Well I will just have to try it then! Thanks for the support! :D


----------



## gmc2003 (May 8, 2018)

I haven't had lamb since my grand mother passed away. She came here from Ireland and would make it for certain holidays. I miss it, even though I can't remember if I liked it or not. Your's looks mighty good. I may have to try it again to see if I miss it for nostalgic reasons or if I really liked it. 

Point for sure.

Chris


----------



## CharlotteLovesFood (May 8, 2018)

gmc2003 said:


> I haven't had lamb since my grand mother passed away. She came here from Ireland and would make it for certain holidays. I miss it, even though I can't remember if I liked it or not. Your's looks mighty good. I may have to try it again to see if I miss it for nostalgic reasons or if I really liked it.
> 
> Point for sure.
> 
> Chris


Oh bless her, sorry to hear she had passed.
I know in England we are a fan of it for Easter but I will eat in in Winter too... or any day of the year for that matter. Why thank you! :D
You should definitely...although I bet she didn't cook it on a smoker :) perhaps oven or crock pot or an Irish stew...I love Irish stew! :p


----------



## SmokinAl (May 8, 2018)

........

TASKS ::
a - In the lamb thread, what country did gmc2003's grandmother come from?
b - Carry on the lamb thread from its last line.
The listing that comes next isn't needed for this work.

........

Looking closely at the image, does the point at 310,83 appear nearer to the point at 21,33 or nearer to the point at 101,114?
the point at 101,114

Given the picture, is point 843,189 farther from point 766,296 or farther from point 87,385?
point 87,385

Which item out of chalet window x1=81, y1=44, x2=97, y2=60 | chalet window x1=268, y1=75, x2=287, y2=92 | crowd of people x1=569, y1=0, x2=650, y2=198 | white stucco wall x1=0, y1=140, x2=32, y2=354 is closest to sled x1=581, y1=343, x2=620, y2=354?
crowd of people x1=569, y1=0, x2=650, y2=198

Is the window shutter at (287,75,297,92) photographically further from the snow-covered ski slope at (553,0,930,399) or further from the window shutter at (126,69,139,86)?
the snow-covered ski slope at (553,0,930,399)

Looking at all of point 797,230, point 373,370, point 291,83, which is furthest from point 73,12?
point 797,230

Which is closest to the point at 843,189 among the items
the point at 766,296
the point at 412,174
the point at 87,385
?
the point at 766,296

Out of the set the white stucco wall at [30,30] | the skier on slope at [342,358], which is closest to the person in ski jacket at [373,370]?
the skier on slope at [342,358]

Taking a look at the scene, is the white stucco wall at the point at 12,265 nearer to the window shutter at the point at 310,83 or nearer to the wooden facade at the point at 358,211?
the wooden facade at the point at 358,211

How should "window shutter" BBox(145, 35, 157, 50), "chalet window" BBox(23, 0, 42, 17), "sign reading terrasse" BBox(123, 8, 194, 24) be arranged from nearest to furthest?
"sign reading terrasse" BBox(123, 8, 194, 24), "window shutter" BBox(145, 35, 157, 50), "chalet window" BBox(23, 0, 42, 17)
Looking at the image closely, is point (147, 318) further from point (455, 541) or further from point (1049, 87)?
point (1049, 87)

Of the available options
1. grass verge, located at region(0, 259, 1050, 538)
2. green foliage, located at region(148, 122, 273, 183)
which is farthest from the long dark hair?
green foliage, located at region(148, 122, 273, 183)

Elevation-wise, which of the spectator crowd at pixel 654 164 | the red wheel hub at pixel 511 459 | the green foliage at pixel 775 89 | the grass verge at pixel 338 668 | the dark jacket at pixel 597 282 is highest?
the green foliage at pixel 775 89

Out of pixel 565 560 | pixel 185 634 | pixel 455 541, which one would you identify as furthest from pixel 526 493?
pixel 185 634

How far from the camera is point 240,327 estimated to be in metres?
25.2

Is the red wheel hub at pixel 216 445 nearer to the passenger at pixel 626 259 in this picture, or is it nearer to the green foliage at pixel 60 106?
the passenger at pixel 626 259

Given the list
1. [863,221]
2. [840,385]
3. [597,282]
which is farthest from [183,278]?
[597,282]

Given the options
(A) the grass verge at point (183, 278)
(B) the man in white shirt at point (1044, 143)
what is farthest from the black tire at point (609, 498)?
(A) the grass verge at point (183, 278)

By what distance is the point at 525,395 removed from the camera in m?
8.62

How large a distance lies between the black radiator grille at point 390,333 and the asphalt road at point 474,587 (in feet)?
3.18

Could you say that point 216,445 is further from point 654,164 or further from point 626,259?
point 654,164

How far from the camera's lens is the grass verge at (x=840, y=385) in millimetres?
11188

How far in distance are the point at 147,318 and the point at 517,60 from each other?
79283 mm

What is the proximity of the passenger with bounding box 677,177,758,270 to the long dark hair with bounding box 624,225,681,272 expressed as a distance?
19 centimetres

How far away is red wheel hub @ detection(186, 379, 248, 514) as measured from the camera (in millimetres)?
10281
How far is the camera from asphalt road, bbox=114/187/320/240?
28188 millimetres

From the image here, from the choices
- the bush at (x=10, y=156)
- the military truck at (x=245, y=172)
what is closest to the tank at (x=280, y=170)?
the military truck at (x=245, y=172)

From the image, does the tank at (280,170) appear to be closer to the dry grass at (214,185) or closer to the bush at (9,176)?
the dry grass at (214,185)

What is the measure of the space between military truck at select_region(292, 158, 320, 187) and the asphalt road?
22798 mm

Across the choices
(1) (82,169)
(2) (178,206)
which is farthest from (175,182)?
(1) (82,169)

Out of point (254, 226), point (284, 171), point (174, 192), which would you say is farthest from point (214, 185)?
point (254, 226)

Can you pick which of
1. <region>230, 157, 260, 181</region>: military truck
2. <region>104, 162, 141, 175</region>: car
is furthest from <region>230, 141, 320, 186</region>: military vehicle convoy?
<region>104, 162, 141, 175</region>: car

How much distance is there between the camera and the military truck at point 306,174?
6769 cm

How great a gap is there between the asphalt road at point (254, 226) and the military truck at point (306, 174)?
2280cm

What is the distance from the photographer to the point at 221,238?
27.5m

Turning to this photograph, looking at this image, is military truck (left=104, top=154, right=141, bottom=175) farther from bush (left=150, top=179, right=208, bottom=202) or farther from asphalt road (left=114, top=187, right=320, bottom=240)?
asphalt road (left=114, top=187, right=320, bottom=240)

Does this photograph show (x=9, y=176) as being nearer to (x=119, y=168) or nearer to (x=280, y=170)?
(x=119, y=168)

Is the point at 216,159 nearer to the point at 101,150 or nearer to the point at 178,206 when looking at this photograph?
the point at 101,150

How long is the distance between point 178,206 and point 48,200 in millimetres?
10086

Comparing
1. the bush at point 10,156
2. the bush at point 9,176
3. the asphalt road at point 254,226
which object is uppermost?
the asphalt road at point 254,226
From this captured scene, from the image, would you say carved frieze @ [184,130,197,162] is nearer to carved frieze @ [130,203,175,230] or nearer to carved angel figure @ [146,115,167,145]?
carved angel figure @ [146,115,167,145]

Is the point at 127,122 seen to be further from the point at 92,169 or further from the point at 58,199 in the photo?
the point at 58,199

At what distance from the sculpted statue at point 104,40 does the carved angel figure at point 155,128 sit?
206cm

........

ANSWERS FOR THE TASKS ::
a - Ireland.

b -
Your meal looks delicious Charlotte!
Very nicely done, and congrats on getting a spin on the carousel!
Al


----------



## CharlotteLovesFood (May 8, 2018)

SmokinAl said:


> Your meal looks delicious Charlotte!
> Very nicely done, and congrats on getting a spin on the carousel!
> Al


Thanks Al, means a lot!
I know im hooked now...I might get giddy on that carousel but I'm not getting off :D


----------



## disco (May 11, 2018)

CharlotteLovesFood said:


> Woke up and was feeling impulsive again and decided to whack half a leg of lamb on...
> 
> View attachment 363050
> 
> ...


 
Wow! This lamb looks great!


----------



## CharlotteLovesFood (May 12, 2018)

disco said:


> Wow! This lamb looks great!



Thank you disco, much appreciated! :)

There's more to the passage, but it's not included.